文字がなかった時代の古代人たちも、まったく同じことを考えました。身の回りにある太陽、月、山、木、そして人間の仕草を見たまま粘土板や岩に刻むことで、コミュニケーションを始めたのです。これこそが、物の実際の姿をかたどって作られた象形文字の原点です。
最初は対象を詳しく描写したスケッチのような絵でした。しかし、硬い石に刻んだり、忙しい日常の中で手早く書いたりするには、あまりに時間と手間がかかりすぎました。そのため時代が進むにつれて、必要な特徴だけを残して線をシンプルに削ぎ落とし、今日のような記号の形へと進化していきました。
絵なのに、どうやって複雑な文章を書いたの?
象形文字だけで日常の会話を記録しようとすると、やがて大きな壁にぶつかります。リンゴの形は簡単に描けても、「おいしい」「嬉しい」「考える」といった目に見えない感情や抽象的な概念は、絵にするのが難しいからです。
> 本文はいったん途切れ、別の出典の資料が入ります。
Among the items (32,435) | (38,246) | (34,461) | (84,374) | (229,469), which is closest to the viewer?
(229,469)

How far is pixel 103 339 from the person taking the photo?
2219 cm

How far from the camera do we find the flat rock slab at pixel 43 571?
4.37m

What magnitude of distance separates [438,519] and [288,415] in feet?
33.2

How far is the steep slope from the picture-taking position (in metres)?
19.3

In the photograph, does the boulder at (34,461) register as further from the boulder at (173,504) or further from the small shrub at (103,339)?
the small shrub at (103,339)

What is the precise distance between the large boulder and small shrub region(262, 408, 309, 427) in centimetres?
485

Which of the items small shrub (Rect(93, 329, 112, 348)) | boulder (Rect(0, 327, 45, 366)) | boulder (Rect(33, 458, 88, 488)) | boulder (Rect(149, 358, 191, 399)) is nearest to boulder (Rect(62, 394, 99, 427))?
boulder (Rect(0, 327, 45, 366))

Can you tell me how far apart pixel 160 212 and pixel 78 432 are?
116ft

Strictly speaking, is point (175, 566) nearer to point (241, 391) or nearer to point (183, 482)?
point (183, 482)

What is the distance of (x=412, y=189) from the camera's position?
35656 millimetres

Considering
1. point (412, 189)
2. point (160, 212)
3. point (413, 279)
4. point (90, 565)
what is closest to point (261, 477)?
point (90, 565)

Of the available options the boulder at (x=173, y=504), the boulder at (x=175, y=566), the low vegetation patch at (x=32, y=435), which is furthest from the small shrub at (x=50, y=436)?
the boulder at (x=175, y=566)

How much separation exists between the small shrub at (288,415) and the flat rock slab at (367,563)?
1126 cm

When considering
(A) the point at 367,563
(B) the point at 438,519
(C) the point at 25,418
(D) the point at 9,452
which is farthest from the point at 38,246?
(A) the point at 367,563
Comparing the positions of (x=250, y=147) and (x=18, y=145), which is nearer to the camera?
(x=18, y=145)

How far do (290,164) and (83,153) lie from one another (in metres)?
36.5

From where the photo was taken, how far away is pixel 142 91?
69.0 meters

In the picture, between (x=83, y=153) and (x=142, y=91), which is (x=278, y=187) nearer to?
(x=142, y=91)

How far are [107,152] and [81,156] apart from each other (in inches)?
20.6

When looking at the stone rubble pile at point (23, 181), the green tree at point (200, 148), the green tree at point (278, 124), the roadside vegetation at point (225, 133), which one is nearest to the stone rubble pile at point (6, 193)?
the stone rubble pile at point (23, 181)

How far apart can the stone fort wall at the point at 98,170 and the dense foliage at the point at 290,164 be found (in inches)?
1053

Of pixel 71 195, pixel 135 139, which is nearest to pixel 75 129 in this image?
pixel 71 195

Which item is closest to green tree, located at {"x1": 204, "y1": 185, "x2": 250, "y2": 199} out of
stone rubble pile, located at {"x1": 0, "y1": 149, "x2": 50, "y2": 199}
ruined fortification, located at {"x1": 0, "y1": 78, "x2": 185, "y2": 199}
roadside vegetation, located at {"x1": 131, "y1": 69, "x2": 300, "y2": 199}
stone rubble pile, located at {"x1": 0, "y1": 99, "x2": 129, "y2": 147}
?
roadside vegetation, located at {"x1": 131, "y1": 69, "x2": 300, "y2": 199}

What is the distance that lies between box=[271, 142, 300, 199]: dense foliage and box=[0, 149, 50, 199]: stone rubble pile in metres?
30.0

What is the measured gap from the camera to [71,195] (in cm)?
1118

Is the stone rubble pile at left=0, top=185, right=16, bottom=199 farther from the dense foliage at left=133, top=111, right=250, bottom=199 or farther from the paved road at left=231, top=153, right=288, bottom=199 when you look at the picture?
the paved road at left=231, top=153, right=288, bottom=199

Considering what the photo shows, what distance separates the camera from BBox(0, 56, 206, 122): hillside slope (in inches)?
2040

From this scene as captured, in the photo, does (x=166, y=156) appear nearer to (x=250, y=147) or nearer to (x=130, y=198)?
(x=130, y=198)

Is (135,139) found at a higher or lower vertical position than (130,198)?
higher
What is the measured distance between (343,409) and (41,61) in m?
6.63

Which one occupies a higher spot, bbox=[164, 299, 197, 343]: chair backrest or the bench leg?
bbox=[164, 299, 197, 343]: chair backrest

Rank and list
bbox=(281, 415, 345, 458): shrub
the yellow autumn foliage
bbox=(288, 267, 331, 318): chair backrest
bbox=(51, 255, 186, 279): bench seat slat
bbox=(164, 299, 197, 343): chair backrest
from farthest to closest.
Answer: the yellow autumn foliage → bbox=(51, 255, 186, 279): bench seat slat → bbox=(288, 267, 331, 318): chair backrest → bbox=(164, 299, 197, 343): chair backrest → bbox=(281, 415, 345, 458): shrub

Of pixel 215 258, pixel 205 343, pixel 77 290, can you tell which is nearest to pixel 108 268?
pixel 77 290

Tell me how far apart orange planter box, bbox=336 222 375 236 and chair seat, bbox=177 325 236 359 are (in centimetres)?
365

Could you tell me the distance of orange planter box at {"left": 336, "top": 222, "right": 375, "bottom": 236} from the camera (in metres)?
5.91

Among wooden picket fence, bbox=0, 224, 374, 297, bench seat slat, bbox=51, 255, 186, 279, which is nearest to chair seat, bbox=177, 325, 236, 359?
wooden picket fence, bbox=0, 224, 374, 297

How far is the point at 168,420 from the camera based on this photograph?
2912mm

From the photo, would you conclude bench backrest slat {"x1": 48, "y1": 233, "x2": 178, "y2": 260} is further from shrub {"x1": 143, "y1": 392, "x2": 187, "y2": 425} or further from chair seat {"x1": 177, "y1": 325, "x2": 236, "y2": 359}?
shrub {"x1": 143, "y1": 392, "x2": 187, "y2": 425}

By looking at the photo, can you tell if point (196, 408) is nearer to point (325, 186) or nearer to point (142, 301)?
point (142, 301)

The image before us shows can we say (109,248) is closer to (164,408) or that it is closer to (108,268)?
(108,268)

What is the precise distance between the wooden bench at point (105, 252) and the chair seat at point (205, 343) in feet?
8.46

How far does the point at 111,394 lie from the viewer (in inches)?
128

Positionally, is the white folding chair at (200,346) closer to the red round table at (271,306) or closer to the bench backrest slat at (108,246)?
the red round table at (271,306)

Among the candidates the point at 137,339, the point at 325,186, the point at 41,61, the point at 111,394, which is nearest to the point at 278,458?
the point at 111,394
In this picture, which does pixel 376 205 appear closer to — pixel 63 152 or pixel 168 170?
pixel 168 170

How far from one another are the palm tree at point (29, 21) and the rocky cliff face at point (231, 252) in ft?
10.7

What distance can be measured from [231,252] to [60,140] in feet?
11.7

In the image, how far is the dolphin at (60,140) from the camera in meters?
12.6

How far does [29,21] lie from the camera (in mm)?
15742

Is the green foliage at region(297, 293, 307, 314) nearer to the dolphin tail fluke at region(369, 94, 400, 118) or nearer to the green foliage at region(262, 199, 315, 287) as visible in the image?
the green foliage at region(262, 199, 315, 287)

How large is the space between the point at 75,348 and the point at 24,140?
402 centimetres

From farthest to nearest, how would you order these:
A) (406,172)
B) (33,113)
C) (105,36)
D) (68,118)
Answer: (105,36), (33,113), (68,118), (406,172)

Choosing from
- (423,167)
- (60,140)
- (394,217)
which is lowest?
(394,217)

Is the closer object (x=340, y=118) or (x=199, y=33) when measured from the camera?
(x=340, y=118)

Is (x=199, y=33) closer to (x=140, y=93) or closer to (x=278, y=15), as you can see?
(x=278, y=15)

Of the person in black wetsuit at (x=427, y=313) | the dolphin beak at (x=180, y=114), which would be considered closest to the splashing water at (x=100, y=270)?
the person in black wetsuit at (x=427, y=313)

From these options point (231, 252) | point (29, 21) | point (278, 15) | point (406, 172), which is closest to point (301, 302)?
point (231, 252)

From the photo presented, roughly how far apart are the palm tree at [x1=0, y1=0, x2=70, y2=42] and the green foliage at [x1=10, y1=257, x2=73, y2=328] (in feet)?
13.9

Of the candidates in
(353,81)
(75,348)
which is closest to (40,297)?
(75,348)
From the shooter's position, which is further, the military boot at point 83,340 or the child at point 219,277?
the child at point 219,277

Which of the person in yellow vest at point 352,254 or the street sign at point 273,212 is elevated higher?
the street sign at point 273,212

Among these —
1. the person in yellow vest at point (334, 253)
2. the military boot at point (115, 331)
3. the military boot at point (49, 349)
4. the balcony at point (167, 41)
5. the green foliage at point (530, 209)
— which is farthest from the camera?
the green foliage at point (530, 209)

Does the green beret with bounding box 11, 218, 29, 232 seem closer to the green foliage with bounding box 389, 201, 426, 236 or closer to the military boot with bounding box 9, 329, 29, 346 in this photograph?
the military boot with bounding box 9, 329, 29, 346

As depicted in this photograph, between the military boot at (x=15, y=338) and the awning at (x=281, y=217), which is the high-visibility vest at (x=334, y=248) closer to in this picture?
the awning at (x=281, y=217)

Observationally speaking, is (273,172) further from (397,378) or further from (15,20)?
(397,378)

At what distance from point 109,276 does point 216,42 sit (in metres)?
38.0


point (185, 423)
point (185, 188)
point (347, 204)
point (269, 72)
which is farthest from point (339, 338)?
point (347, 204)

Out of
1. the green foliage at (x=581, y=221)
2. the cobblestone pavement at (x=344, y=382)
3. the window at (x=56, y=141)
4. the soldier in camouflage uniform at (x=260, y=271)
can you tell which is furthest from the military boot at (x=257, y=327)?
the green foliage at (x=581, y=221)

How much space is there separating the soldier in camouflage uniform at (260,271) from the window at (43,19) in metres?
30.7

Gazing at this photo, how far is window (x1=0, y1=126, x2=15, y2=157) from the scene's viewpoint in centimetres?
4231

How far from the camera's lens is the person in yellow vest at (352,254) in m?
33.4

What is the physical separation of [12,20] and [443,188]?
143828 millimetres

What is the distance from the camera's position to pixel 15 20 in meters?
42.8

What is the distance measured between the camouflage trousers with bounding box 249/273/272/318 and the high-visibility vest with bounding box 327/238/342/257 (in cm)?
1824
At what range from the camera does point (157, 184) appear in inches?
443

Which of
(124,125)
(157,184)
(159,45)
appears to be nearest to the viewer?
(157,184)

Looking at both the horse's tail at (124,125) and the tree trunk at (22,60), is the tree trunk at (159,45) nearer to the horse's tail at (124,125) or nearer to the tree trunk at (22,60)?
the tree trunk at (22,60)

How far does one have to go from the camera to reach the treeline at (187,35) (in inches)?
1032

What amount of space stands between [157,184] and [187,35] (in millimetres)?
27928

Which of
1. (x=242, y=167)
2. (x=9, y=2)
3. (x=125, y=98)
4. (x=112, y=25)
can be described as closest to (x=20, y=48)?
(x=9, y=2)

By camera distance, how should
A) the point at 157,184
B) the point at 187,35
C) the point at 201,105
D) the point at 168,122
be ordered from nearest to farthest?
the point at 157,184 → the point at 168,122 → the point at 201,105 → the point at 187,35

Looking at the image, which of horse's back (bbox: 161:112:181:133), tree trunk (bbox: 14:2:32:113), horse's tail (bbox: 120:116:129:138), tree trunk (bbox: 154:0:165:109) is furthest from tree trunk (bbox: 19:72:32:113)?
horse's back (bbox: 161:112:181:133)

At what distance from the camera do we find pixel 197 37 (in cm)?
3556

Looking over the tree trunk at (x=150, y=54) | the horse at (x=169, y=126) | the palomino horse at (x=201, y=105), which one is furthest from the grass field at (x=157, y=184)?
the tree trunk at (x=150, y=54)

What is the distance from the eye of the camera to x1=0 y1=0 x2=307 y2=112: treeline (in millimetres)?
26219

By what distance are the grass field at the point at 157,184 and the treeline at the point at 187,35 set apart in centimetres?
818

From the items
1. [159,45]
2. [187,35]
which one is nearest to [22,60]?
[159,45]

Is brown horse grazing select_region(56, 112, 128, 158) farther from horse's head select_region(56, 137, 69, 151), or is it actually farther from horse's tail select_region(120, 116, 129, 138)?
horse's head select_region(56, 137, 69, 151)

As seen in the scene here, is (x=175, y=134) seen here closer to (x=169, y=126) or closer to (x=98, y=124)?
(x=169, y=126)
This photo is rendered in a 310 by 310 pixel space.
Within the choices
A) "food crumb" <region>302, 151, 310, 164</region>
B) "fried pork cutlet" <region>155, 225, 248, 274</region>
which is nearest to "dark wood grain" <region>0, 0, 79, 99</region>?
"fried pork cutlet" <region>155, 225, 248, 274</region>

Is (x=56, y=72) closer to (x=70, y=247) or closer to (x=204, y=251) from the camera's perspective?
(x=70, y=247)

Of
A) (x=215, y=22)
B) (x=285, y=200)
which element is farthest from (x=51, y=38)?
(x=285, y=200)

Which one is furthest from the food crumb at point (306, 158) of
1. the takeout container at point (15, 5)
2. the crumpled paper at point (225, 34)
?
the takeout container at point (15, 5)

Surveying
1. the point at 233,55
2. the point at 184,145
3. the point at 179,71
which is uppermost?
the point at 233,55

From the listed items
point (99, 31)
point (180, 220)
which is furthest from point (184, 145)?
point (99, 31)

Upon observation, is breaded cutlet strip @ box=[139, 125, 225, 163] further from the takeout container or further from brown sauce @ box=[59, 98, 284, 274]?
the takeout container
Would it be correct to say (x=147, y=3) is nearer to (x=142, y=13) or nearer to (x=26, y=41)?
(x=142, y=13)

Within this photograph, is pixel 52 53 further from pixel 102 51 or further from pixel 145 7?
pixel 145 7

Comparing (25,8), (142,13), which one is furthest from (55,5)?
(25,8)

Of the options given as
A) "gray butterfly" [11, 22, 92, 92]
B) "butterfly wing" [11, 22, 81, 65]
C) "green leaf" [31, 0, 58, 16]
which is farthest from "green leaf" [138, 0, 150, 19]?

そこで古代人たちは、言葉遊びのような実にスマートな方法でこの難問を解決しました。例えば「思い」という言葉を書きたいとき、意味は違っても発音(音)が同じ、あるいはよく似ている別の物の絵を借りてきて表記したのです。これは絵解きクイズにちなんでレブス原理(Rebus principle)と呼ばれています。
それだけでなく、意味を表す絵と発音を表す絵を組み合わせて、まったく新しい文字を作り出すこともありました。こうして象形文字は単なるお絵描きを越えて、複雑な哲学や文学、法律まで詳細に記録できる強力な文字体系へと進化していったのです。
もう少し詳しく言うと
象形文字というと、原始人が描いた素朴な絵にすぎないとか、音は表せず意味だけを伝える文字だと思われがちです。しかし、実はそうではありません。象形文字は、意味と発音の両方を極めて精巧に組み込んだ高度な文字体系でした。
例えば古代エジプトの象形文字に出てくるワシや脚の絵は、その物自体を表すこともありましたが、現代のアルファベットの子音のように特定の「音」を書き表す記号としても使われていました。私たちが普段使っているアルファベットの「A」も、もともとは牛の頭をかたどった古代の象形文字が上下逆さまになって変化したものです。
つまり象形文字は、過去の素朴な遺物などではなく、現代の私たちが使っているあらゆる文字の偉大なルーツなのです。古代人たちのひらめきが絵を文字へと変えたおかげで、人類の知識は途切れることなく今日まで受け継がれてきました。
🤔 よくある誤解
象形文字は意味だけを表す純粋な絵なので、話し言葉の「音(発音)」を書き留めることはできない。
象形文字は物の意味だけでなく、特定の発音(音)を表す「表音文字」としての役割も担っていました。古代エジプトのヒエログリフも、実際には音を表す記号が大半を占めていました。
🧺 日常で出会う場面
象形文字は物の形をかたどって作られた文字で、絵から始まって「音」と「意味」の両方を表す現代文字のルーツとなりました。